Washington - Defiant in the face of an international backlash, President Donald Trump pressed into his second week in office defending his sweeping immigration ban - and then fired a Cabinet head who refused to enforce it.
Acting Attorney General Sally Yates earlier on Monday ordered Justice Department lawyers to stop defending the executive order, which temporarily suspends the US refugee program and bars all immigration for citizens of seven majority-Muslim countries for 90 days. By Monday night, she was out.
"The acting Attorney General, Sally Yates, has betrayed the Department of Justice by refusing to enforce a legal order designed to protect the citizens of the United States," the White House press secretary's office said in a statement.
Trump named Dana Boente, US Attorney for the Eastern District of Virginia, to serve in Yates' place until Sen. Jeff Sessions, his permanent pick for the position, is confirmed by the Senate.
Immigration at the forefront
The Yates decision came as Trump pressed into his second week in office defending his sweeping immigration ban. Protests persisted at major airports, and concern mounted from US diplomats and members of his own party.
Trump denied that his order was to blame for weekend chaos at the nation's airports, instead pointing to computer glitches, demonstrations and even the "fake tears" of Senate Minority Leader Charles Schumer.
The president publicly shifted his focus, signing an executive action aimed at cutting regulations for small businesses and teasing his plans to unveil his Supreme Court pick on Tuesday night.

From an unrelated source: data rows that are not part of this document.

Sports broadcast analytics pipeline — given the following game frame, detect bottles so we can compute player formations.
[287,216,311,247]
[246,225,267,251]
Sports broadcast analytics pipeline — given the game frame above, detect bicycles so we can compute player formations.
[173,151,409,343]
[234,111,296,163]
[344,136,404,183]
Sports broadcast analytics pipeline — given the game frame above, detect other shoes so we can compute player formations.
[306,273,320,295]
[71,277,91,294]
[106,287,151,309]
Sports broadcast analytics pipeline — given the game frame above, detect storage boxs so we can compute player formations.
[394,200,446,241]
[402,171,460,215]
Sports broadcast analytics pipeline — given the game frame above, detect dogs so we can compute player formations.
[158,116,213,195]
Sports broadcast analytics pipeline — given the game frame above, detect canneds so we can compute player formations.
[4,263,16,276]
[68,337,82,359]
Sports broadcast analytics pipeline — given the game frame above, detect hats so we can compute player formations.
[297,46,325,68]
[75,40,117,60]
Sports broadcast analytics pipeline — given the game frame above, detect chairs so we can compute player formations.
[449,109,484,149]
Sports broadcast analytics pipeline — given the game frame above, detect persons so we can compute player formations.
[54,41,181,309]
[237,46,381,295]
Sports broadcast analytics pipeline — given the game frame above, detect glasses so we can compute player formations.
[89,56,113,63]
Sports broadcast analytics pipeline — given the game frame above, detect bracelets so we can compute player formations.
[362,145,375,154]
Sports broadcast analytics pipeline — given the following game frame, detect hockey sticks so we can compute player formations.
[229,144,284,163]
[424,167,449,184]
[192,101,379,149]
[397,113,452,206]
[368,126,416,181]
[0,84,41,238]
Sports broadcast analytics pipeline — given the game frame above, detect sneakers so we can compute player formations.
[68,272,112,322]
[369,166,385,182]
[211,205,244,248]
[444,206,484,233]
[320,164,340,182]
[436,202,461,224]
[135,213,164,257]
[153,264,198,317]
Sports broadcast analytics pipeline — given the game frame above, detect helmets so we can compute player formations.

But the immigration ban remained at the forefront of his first fortnight in the White House - and officials were pondering more actions moving forward.
According to a draft document obtained by The Associated Press, Trump is considering an executive order that would target some immigrants for deportation if they become dependent on government assistance.
The draft order calls for the identification and removal "as expeditiously as possible" of any foreigner who takes certain kinds of public welfare benefits.
Such immigrants have been barred from the US for the better part of a century and they can already be deported. The proposed order appears to signal a Trump administration effort to crack down on such welfare cases.
Another draft order under consideration would make changes to several of the government's foreign worker visa programs. The White House did not immediately respond to requests for comments on the draft orders.
Obama speaks out
Trump immigration order prompted predecessor Barack Obama to wade into politics for the first time since leaving office.
A spokesperson for the former president said on Monday that Obama "fundamentally disagrees" with discrimination that targets people based on their religion. Obama spokesperson Kevin Lewis alluded to but did not specifically mention Trump's order but added that Obama was "heartened" by the civil engagement being seen across the country.
Obama has said he will give Trump room to govern but will speak out if his successor violates basic US values.
White House press secretary Sean Spicer said Trump's order was "about the safety of America," while the new president played down its impact, saying on Twitter that just 109 people were detained and held for questioning. White House officials have said that was during the first 24 hours after the ban.
But nearly 400 legal permanent residents were delayed upon their arrival back in the United States between the time the travel ban was signed on Sunday evening, according to a federal law enforcement official. All of those people were ultimately allowed back into the country.
The official said one other green card holder is now facing deportation after an extra background check done after the executive order was signed revealed a criminal conviction. Details of that person's case were not immediately available.
The official spoke on the condition of anonymity because the person was not authorised to publicly disclose details of the travel ban's implementation.